• _AIM_
Convert the rows below into a JSON list of strings, with each line as its own string and blank lines omitted.

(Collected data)
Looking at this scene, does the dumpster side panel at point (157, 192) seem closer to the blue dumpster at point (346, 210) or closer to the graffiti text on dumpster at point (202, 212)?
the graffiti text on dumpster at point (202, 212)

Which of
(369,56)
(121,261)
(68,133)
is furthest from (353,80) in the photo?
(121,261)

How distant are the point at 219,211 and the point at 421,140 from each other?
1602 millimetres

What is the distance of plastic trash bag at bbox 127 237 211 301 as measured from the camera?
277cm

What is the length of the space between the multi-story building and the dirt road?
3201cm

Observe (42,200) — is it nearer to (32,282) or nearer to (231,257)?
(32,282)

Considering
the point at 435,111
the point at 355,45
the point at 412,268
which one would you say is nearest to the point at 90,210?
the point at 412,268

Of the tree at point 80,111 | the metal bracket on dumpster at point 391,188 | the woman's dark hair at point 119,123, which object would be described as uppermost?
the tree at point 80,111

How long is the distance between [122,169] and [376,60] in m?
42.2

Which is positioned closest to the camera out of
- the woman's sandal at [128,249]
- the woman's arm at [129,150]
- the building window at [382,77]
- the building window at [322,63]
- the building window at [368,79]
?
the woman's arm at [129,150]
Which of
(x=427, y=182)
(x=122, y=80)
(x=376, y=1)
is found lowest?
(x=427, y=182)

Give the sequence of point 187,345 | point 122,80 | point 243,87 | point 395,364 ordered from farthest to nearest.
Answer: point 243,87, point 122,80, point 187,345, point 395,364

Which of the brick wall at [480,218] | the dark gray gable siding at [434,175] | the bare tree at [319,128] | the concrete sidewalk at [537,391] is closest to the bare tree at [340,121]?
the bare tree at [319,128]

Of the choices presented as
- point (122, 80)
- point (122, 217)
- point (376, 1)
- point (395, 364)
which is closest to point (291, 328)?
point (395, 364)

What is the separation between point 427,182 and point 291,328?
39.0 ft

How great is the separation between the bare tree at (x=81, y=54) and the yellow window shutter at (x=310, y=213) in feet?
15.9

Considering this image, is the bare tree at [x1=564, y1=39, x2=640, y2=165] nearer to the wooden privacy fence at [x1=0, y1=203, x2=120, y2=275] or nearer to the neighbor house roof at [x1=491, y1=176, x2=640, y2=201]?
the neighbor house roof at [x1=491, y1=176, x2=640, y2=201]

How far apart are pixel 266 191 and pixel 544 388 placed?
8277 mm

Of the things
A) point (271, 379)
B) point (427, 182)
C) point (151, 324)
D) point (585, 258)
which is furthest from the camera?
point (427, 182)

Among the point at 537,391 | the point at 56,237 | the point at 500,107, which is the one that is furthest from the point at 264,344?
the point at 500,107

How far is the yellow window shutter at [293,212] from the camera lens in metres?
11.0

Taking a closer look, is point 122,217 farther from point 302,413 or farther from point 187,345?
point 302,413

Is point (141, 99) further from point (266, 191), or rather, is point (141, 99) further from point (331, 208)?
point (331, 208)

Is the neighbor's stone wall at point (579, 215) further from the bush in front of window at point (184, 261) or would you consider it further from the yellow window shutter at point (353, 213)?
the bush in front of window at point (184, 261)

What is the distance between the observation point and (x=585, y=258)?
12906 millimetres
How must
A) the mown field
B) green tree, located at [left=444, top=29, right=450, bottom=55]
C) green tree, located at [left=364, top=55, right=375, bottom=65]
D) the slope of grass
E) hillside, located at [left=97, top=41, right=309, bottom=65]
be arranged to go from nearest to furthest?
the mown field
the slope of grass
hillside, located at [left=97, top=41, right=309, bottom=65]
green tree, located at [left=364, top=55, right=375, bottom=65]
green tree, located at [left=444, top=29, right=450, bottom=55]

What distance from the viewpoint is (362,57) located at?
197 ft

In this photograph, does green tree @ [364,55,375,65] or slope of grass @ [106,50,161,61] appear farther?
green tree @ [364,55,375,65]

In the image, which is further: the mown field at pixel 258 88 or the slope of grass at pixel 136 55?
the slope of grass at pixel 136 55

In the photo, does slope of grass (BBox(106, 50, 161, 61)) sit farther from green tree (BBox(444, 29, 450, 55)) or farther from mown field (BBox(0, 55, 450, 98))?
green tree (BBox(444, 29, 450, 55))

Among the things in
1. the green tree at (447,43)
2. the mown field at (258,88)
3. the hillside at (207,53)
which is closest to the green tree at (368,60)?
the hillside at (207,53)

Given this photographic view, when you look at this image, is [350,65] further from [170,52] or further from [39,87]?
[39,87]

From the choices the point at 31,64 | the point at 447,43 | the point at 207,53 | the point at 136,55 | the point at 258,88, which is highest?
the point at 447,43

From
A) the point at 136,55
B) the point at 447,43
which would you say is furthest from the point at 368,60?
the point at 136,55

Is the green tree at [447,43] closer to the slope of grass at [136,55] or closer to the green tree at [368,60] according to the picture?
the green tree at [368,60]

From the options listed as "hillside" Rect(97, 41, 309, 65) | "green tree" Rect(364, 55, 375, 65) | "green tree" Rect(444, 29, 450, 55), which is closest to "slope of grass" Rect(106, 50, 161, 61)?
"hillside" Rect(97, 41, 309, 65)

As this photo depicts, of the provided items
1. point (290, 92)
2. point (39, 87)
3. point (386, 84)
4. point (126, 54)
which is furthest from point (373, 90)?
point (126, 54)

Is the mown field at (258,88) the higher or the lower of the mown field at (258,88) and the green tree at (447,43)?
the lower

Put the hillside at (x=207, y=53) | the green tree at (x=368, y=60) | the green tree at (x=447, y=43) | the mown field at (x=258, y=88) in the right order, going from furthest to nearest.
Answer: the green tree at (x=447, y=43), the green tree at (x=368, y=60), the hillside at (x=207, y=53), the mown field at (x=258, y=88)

• _WRITTEN ANSWER_
[
  "Looking at this scene, does the dumpster side panel at point (157, 192) seem closer to the blue dumpster at point (346, 210) or closer to the graffiti text on dumpster at point (202, 212)?",
  "the graffiti text on dumpster at point (202, 212)",
  "Which of",
  "(369,56)",
  "(121,261)",
  "(68,133)",
  "is furthest from (353,80) in the photo?",
  "(121,261)",
  "How distant are the point at 219,211 and the point at 421,140 from each other?",
  "1602 millimetres",
  "What is the distance of plastic trash bag at bbox 127 237 211 301 as measured from the camera?",
  "277cm",
  "What is the length of the space between the multi-story building and the dirt road?",
  "3201cm",
  "Observe (42,200) — is it nearer to (32,282) or nearer to (231,257)?",
  "(32,282)",
  "Considering",
  "the point at 435,111",
  "the point at 355,45",
  "the point at 412,268",
  "which one would you say is nearest to the point at 90,210?",
  "the point at 412,268",
  "Of the tree at point 80,111 | the metal bracket on dumpster at point 391,188 | the woman's dark hair at point 119,123, which object would be described as uppermost?",
  "the tree at point 80,111",
  "How long is the distance between [122,169] and [376,60] in m?",
  "42.2",
  "Which is positioned closest to the camera out of",
  "- the woman's sandal at [128,249]",
  "- the woman's arm at [129,150]",
  "- the building window at [382,77]",
  "- the building window at [322,63]",
  "- the building window at [368,79]",
  "?",
  "the woman's arm at [129,150]",
  "Which of",
  "(x=427, y=182)",
  "(x=122, y=80)",
  "(x=376, y=1)",
  "is found lowest?",
  "(x=427, y=182)",
  "Give the sequence of point 187,345 | point 122,80 | point 243,87 | point 395,364 ordered from farthest to nearest.",
  "Answer: point 243,87, point 122,80, point 187,345, point 395,364",
  "Which of the brick wall at [480,218] | the dark gray gable siding at [434,175] | the bare tree at [319,128] | the concrete sidewalk at [537,391] is closest to the bare tree at [340,121]?",
  "the bare tree at [319,128]",
  "Of the choices presented as",
  "- point (122, 80)",
  "- point (122, 217)",
  "- point (376, 1)",
  "- point (395, 364)",
  "which is closest to point (291, 328)?",
  "point (395, 364)",
  "What is the separation between point 427,182 and point 291,328?",
  "39.0 ft",
  "How great is the separation between the bare tree at (x=81, y=54) and the yellow window shutter at (x=310, y=213) in feet?",
  "15.9",
  "Considering this image, is the bare tree at [x1=564, y1=39, x2=640, y2=165] nearer to the wooden privacy fence at [x1=0, y1=203, x2=120, y2=275] or nearer to the neighbor house roof at [x1=491, y1=176, x2=640, y2=201]?",
  "the neighbor house roof at [x1=491, y1=176, x2=640, y2=201]",
  "How far apart are pixel 266 191 and pixel 544 388 placed?",
  "8277 mm",
  "Of the things",
  "A) point (271, 379)",
  "B) point (427, 182)",
  "C) point (151, 324)",
  "D) point (585, 258)",
  "which is furthest from the camera?",
  "point (427, 182)",
  "Among the point at 537,391 | the point at 56,237 | the point at 500,107, which is the one that is furthest from the point at 264,344?",
  "the point at 500,107",
  "How far is the yellow window shutter at [293,212] from the camera lens in metres?",
  "11.0",
  "Taking a closer look, is point 122,217 farther from point 302,413 or farther from point 187,345?",
  "point 302,413",
  "Is point (141, 99) further from point (266, 191), or rather, is point (141, 99) further from point (331, 208)?",
  "point (331, 208)",
  "Is the neighbor's stone wall at point (579, 215) further from the bush in front of window at point (184, 261) or would you consider it further from the yellow window shutter at point (353, 213)?",
  "the bush in front of window at point (184, 261)",
  "What is the distance between the observation point and (x=585, y=258)?",
  "12906 millimetres",
  "How must",
  "A) the mown field",
  "B) green tree, located at [left=444, top=29, right=450, bottom=55]",
  "C) green tree, located at [left=364, top=55, right=375, bottom=65]",
  "D) the slope of grass",
  "E) hillside, located at [left=97, top=41, right=309, bottom=65]",
  "be arranged to go from nearest to furthest?",
  "the mown field",
  "the slope of grass",
  "hillside, located at [left=97, top=41, right=309, bottom=65]",
  "green tree, located at [left=364, top=55, right=375, bottom=65]",
  "green tree, located at [left=444, top=29, right=450, bottom=55]",
  "What distance from the viewpoint is (362,57) located at?",
  "197 ft",
  "In this photograph, does green tree @ [364,55,375,65] or slope of grass @ [106,50,161,61] appear farther?",
  "green tree @ [364,55,375,65]",
  "In the image, which is further: the mown field at pixel 258 88 or the slope of grass at pixel 136 55?",
  "the slope of grass at pixel 136 55",
  "In the photo, does slope of grass (BBox(106, 50, 161, 61)) sit farther from green tree (BBox(444, 29, 450, 55)) or farther from mown field (BBox(0, 55, 450, 98))?",
  "green tree (BBox(444, 29, 450, 55))",
  "Among the things in",
  "1. the green tree at (447,43)",
  "2. the mown field at (258,88)",
  "3. the hillside at (207,53)",
  "which is closest to the green tree at (368,60)?",
  "the hillside at (207,53)",
  "Given this photographic view, when you look at this image, is [350,65] further from [170,52] or further from [39,87]?",
  "[39,87]",
  "From the choices the point at 31,64 | the point at 447,43 | the point at 207,53 | the point at 136,55 | the point at 258,88, which is highest?",
  "the point at 447,43",
  "From",
  "A) the point at 136,55",
  "B) the point at 447,43",
  "which would you say is furthest from the point at 368,60?",
  "the point at 136,55",
  "Is the green tree at [447,43] closer to the slope of grass at [136,55] or closer to the green tree at [368,60] according to the picture?",
  "the green tree at [368,60]",
  "From the options listed as \"hillside\" Rect(97, 41, 309, 65) | \"green tree\" Rect(364, 55, 375, 65) | \"green tree\" Rect(444, 29, 450, 55), which is closest to \"slope of grass\" Rect(106, 50, 161, 61)?",
  "\"hillside\" Rect(97, 41, 309, 65)",
  "As this photo depicts, of the provided items",
  "1. point (290, 92)",
  "2. point (39, 87)",
  "3. point (386, 84)",
  "4. point (126, 54)",
  "which is furthest from point (373, 90)?",
  "point (126, 54)",
  "Is the mown field at (258,88) the higher or the lower of the mown field at (258,88) and the green tree at (447,43)?",
  "the lower",
  "Put the hillside at (x=207, y=53) | the green tree at (x=368, y=60) | the green tree at (x=447, y=43) | the mown field at (x=258, y=88) in the right order, going from furthest to nearest.",
  "Answer: the green tree at (x=447, y=43), the green tree at (x=368, y=60), the hillside at (x=207, y=53), the mown field at (x=258, y=88)"
]